WB There are several limitations. Our review, as I mentioned before, is very focused on guidelines that had recommendations on oral medications for diabetes and so we did not assess recommendations related to other treatments such as insulin and we did not assess other important recommendations related to diabetes such as hypertension control, etc. Like any systematic review, it is possibly excluded guidelines. We also just included guidelines that were in English so it is possible were non-English guidelines that were international that we did not include in this review that may have also been very high quality and we also did not assess other aspects of the guideline development process. We assessed two aspects of quality but we did not assess whether guideline developers brought stakeholders in when they were meeting and incorporated some stakeholder input to their process. As well as whether recommendations were actionable by clinicians and this gets to your earlier point of why clinicians may not be applying evidence based guidelines into practice and so this we did not assess in our review but certainly in future work I think this would be an important area to understand how clinicians are able to use recommendations.
NZ Doctor, how do you see your systematic review informing future guideline development?

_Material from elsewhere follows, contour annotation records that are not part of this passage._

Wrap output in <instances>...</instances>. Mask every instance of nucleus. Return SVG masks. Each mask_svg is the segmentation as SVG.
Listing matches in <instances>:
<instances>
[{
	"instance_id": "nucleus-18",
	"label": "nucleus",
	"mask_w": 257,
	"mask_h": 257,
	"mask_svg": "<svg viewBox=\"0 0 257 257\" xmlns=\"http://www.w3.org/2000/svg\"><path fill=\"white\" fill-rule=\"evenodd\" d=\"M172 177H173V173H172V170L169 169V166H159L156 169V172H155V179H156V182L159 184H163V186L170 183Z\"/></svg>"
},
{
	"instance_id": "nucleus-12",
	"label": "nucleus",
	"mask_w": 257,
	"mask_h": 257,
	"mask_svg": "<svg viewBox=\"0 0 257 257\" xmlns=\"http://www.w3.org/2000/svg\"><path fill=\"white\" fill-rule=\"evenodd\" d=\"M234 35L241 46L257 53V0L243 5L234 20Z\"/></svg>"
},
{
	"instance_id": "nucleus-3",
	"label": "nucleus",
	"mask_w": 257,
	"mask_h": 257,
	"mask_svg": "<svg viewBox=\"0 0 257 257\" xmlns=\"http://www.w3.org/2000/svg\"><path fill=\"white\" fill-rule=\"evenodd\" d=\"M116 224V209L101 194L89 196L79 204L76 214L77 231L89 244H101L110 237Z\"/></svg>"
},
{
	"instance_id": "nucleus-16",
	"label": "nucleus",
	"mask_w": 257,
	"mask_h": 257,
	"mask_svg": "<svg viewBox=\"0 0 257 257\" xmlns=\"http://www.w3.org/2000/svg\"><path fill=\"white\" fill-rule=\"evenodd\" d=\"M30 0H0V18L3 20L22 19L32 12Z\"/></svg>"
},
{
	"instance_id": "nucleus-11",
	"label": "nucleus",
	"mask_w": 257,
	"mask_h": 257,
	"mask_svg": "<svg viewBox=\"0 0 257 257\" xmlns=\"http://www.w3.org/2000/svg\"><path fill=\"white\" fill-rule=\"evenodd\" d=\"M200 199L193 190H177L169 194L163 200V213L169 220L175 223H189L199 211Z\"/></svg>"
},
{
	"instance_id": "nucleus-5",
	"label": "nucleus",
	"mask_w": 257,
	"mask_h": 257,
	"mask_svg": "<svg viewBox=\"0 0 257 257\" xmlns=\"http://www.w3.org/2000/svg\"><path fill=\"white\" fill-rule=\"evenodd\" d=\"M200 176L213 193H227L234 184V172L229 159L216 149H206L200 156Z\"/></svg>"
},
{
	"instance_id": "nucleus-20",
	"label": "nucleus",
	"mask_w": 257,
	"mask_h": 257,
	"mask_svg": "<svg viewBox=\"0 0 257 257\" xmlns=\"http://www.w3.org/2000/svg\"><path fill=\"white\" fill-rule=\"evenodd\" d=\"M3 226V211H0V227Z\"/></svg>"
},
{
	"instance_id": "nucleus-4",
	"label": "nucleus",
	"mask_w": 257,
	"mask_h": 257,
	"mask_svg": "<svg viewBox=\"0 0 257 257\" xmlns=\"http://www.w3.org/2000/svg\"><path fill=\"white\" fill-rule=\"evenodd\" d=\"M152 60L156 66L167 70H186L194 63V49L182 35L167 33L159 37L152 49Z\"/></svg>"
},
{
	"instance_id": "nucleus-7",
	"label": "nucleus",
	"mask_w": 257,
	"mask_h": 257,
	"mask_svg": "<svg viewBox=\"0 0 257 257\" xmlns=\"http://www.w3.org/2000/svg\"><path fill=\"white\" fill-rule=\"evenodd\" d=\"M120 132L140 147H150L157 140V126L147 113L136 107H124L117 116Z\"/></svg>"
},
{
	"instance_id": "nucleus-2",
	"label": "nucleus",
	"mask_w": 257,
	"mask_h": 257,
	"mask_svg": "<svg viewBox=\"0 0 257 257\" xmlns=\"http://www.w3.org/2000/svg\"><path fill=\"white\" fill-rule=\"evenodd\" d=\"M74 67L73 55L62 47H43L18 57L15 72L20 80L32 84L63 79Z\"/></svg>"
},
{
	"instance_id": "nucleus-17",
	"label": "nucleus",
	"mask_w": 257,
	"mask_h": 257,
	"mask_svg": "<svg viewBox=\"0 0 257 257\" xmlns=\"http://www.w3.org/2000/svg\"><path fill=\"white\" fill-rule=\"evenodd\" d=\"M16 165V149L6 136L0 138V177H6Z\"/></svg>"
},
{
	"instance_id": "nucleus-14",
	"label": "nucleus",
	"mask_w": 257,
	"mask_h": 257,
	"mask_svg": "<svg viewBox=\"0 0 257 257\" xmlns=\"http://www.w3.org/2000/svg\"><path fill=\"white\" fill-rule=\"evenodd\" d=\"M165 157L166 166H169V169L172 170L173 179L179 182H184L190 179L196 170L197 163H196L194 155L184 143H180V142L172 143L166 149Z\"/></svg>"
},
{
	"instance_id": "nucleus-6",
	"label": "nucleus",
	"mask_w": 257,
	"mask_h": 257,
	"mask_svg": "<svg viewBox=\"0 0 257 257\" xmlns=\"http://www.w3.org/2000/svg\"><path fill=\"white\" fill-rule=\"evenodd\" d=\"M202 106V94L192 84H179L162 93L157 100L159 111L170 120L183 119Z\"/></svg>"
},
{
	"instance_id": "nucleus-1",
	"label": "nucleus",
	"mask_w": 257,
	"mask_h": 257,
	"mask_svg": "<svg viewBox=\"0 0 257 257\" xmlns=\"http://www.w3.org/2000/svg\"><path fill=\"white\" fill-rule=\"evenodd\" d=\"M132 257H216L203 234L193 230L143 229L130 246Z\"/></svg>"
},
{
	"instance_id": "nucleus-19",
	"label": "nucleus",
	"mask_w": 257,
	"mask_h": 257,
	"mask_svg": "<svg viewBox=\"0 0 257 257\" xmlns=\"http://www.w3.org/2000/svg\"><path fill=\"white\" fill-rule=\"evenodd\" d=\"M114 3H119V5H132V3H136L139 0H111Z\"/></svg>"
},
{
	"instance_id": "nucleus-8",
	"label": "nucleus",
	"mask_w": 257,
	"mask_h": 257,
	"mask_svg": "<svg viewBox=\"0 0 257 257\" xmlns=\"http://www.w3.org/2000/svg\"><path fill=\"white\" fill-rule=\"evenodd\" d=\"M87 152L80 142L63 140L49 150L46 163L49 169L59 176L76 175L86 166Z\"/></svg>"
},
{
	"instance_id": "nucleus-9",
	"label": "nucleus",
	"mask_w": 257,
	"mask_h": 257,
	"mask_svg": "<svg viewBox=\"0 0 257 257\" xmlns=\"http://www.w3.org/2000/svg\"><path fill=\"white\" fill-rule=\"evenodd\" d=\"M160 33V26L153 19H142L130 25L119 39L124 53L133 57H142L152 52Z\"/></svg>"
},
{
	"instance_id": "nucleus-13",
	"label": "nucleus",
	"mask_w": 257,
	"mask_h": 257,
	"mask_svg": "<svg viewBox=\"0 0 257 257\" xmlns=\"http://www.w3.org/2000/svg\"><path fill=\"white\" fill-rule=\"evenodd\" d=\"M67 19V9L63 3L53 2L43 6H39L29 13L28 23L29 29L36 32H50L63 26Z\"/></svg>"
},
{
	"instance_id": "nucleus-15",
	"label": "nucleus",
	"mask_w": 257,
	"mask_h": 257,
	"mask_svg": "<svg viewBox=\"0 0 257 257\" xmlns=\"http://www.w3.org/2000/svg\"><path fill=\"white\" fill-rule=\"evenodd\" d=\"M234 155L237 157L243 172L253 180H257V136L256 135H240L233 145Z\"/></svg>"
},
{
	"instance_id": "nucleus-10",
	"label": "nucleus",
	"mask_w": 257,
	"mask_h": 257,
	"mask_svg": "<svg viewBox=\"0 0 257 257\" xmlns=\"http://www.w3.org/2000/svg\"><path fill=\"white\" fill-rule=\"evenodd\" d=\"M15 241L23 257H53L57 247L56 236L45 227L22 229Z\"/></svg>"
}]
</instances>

WB As we talked about in March of 2010, March of last year, the Institute of Medicine released a report that was entitled Clinical Practice Guidelines We Can Trust and so they proposed in that standards for creating clinical practice guidelines which included recommendations about using a systematic review of the evidence as assessing the benefits of harms of all the care options and our review I think assesses whether the guidelines were using a systematic review and using current evidence and so given the new IOM definition of a guideline and these new guideline development standards, I think that guideline developers will need to adapt their processes to improve their compliance with the standards and hopefully eventually improve the quality of care that patients with diabetes receive.
NZ Dr Wendy Bennett, it has been a pleasure speaking to you, thank you so much for joining Diabetes Radio today.